BRIEF: Starting at the line containing "Looking at the" and ending at the end of the records, rewrite those lines with "physical distance" changed to "actual distance" and everything else left as is. Omit the pictures from your answer.
········
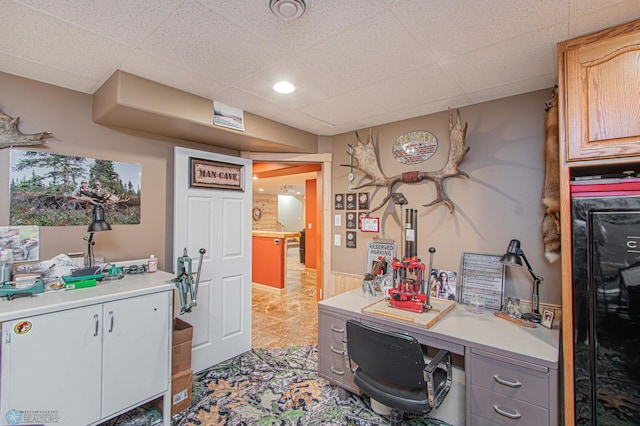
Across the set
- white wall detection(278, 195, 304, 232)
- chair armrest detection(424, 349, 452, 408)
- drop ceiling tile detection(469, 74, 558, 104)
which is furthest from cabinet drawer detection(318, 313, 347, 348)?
white wall detection(278, 195, 304, 232)

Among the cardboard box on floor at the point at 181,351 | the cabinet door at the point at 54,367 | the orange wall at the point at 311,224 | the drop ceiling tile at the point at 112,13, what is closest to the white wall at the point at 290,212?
the orange wall at the point at 311,224

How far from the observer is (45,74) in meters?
1.92

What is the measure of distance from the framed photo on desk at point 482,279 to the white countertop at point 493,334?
116 mm

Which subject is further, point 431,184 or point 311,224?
point 311,224

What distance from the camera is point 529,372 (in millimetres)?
1549

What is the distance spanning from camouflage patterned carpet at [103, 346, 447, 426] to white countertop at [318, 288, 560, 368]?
26.2 inches

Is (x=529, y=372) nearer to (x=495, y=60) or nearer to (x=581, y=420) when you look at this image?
(x=581, y=420)

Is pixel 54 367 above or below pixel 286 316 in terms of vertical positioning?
above

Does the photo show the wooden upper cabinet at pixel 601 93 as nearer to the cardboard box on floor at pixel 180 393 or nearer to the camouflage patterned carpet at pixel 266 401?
the camouflage patterned carpet at pixel 266 401

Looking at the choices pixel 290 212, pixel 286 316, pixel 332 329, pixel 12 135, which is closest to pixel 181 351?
pixel 332 329

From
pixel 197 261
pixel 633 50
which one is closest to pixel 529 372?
pixel 633 50

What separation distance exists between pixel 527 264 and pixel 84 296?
2.85 m

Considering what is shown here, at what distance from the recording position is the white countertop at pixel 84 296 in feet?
4.81

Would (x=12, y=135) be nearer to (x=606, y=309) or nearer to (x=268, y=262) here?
(x=606, y=309)
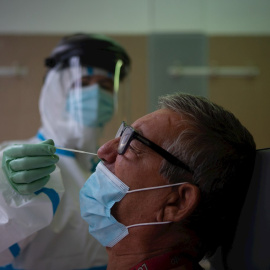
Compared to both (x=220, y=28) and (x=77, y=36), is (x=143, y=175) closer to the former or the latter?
(x=77, y=36)

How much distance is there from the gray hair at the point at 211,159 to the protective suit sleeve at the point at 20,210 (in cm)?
43

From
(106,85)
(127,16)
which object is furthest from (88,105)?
(127,16)

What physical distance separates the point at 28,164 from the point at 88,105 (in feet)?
2.40

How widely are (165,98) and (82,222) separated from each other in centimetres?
64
········
CORRECT RESULT:
Looking at the choices pixel 290 212, pixel 286 316, pixel 332 329, pixel 12 135, which is closest to pixel 181 351?
pixel 332 329

From
pixel 197 261
pixel 633 50
which one is closest to pixel 529 372?
pixel 633 50

What separation distance exists between pixel 527 264 and pixel 84 296?
2.85 m

Considering what is shown here, at what distance from the recording position is the white countertop at pixel 84 296 in feet?
4.81

Would (x=12, y=135) be nearer to (x=606, y=309) or nearer to (x=268, y=262) here?
(x=606, y=309)
Compared to both (x=220, y=28) and (x=77, y=36), is (x=143, y=175) closer to the former or the latter?
(x=77, y=36)

How much distance is there from the gray hair at the point at 211,159 to the protective suit sleeve at the point at 20,210 (in cm)?
43

From
(106,85)
(127,16)
which object is furthest from (88,105)?
(127,16)

What actual distance separates the point at 28,164 from the point at 88,105 (in feet)?
2.40

How widely are (165,98) and (82,222) separated from each other in centimetres?
64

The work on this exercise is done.